++++ THE RECORDS

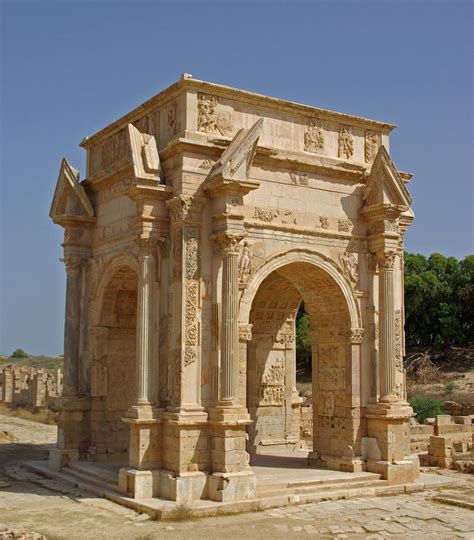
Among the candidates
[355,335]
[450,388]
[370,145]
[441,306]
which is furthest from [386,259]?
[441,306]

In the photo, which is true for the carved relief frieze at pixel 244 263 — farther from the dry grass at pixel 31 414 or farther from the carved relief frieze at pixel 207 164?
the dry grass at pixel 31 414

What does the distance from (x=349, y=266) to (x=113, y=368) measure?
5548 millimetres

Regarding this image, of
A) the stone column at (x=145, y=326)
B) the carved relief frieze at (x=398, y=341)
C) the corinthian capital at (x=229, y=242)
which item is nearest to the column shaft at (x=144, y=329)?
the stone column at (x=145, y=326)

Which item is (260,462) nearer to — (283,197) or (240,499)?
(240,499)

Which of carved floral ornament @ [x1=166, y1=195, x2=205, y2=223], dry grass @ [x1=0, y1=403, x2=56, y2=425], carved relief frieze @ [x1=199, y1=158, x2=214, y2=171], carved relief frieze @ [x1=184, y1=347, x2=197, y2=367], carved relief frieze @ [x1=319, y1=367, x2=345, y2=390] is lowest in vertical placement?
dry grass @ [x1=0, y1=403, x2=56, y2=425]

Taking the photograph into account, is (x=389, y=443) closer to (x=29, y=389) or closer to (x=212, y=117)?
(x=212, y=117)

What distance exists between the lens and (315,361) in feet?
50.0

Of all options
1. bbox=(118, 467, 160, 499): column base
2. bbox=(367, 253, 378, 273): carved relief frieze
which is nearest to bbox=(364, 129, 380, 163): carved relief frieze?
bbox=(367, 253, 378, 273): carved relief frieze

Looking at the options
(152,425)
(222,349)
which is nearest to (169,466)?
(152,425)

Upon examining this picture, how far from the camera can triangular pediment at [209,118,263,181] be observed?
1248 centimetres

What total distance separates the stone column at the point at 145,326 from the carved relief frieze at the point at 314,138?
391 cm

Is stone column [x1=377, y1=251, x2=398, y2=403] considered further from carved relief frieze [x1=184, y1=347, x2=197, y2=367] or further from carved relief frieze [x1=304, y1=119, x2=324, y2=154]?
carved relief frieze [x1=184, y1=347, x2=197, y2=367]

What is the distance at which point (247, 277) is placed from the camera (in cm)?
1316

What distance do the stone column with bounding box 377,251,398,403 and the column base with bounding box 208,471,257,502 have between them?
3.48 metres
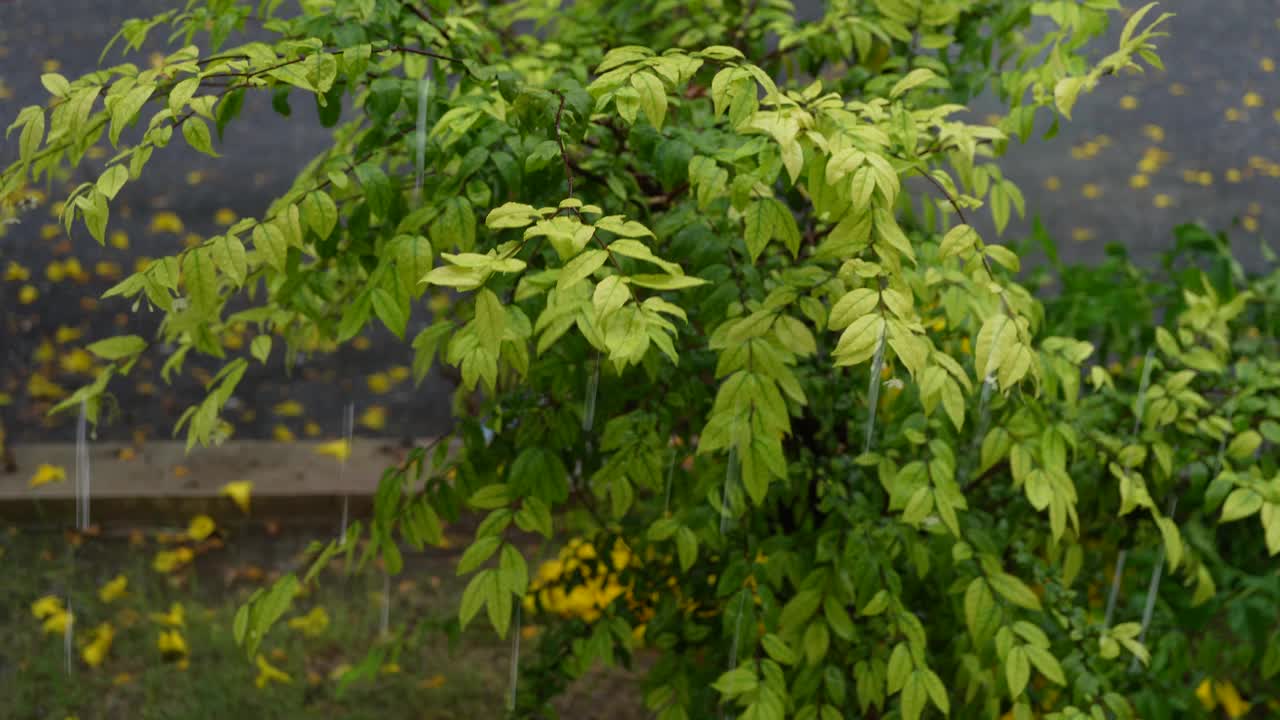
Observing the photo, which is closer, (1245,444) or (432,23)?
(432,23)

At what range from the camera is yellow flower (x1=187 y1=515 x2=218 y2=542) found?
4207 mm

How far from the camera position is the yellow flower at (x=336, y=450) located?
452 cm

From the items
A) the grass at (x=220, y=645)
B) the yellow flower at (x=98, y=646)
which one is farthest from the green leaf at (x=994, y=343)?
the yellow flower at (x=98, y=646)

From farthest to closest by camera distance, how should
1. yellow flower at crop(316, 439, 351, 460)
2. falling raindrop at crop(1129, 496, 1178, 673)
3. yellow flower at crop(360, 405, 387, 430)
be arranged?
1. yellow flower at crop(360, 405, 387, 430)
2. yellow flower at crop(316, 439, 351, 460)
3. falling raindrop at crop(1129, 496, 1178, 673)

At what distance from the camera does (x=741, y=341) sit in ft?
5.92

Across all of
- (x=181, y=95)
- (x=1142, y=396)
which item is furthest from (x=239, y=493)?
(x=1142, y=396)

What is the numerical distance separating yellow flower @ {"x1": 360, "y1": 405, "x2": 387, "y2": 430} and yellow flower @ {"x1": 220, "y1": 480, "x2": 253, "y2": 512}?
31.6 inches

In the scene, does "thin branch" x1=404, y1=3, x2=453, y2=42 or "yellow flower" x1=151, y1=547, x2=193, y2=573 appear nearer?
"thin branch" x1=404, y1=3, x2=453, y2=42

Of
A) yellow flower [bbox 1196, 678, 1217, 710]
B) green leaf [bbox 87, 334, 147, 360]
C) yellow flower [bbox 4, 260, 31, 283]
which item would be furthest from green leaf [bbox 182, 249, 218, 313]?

++++++++

> **SHORT TASK**
Reproduce every one of the records above word for word, omitting the pictures.

> **WRITTEN RESPONSE**
Among the candidates
[355,335]
[450,388]
[370,145]
[441,306]
which is furthest from [386,259]?
[441,306]

In the photo, which is true for the carved relief frieze at pixel 244 263 — farther from the dry grass at pixel 31 414 or farther from the carved relief frieze at pixel 207 164?
the dry grass at pixel 31 414

What does the distance from (x=349, y=266) to (x=113, y=368) measure?
5548 millimetres

Regarding this image, of
A) the stone column at (x=145, y=326)
B) the carved relief frieze at (x=398, y=341)
C) the corinthian capital at (x=229, y=242)
which item is nearest to the column shaft at (x=144, y=329)?
the stone column at (x=145, y=326)

Which item is (260,462) nearer to — (283,197) or (240,499)?
(240,499)

Which of carved floral ornament @ [x1=166, y1=195, x2=205, y2=223], dry grass @ [x1=0, y1=403, x2=56, y2=425], carved relief frieze @ [x1=199, y1=158, x2=214, y2=171], carved relief frieze @ [x1=184, y1=347, x2=197, y2=367], carved relief frieze @ [x1=319, y1=367, x2=345, y2=390] is lowest in vertical placement?
dry grass @ [x1=0, y1=403, x2=56, y2=425]

Taking the photograph into account, is (x=389, y=443) closer to (x=29, y=389) or closer to (x=212, y=117)?
(x=212, y=117)

What distance exists between the lens and (315,361) in feet?
50.0

Of all options
1. bbox=(118, 467, 160, 499): column base
2. bbox=(367, 253, 378, 273): carved relief frieze
which is nearest to bbox=(364, 129, 380, 163): carved relief frieze?
bbox=(367, 253, 378, 273): carved relief frieze

Looking at the options
(152,425)
(222,349)
which is nearest to (169,466)?
(152,425)

Upon examining this picture, how far from the camera can triangular pediment at [209,118,263,181] be observed?
1248 centimetres

What total distance separates the stone column at the point at 145,326 from the carved relief frieze at the point at 314,138?
391 cm

Is stone column [x1=377, y1=251, x2=398, y2=403] considered further from carved relief frieze [x1=184, y1=347, x2=197, y2=367] or further from carved relief frieze [x1=304, y1=119, x2=324, y2=154]?
carved relief frieze [x1=184, y1=347, x2=197, y2=367]

What is the distance at which point (247, 277) is placed from the camera (in cm)?
1316

What distance do the stone column with bounding box 377,251,398,403 and the column base with bounding box 208,471,257,502 have between them?
3.48 metres
Observing the photo, which is closer, (1245,444) or (432,23)?
(432,23)

At what range from the camera is yellow flower (x1=187 y1=515 x2=218 y2=542) found?
4207 mm

How far from the camera position is the yellow flower at (x=336, y=450) located?
452 cm

From the items
A) the grass at (x=220, y=645)
B) the yellow flower at (x=98, y=646)
which one is farthest from the green leaf at (x=994, y=343)?
the yellow flower at (x=98, y=646)

From farthest to closest by camera distance, how should
1. yellow flower at crop(316, 439, 351, 460)
2. falling raindrop at crop(1129, 496, 1178, 673)
3. yellow flower at crop(360, 405, 387, 430)
be arranged?
1. yellow flower at crop(360, 405, 387, 430)
2. yellow flower at crop(316, 439, 351, 460)
3. falling raindrop at crop(1129, 496, 1178, 673)

At what distance from the camera does (x=741, y=341) sit in ft?
5.92

Across all of
- (x=181, y=95)
- (x=1142, y=396)
which item is furthest from (x=239, y=493)?
(x=1142, y=396)

What is the numerical distance separating yellow flower @ {"x1": 360, "y1": 405, "x2": 387, "y2": 430} and yellow flower @ {"x1": 220, "y1": 480, "x2": 253, "y2": 512}?
31.6 inches

In the scene, does "thin branch" x1=404, y1=3, x2=453, y2=42 or "yellow flower" x1=151, y1=547, x2=193, y2=573 appear nearer?
"thin branch" x1=404, y1=3, x2=453, y2=42

Of
A) yellow flower [bbox 1196, 678, 1217, 710]
B) green leaf [bbox 87, 334, 147, 360]
C) yellow flower [bbox 4, 260, 31, 283]
which item would be furthest from green leaf [bbox 182, 249, 218, 313]?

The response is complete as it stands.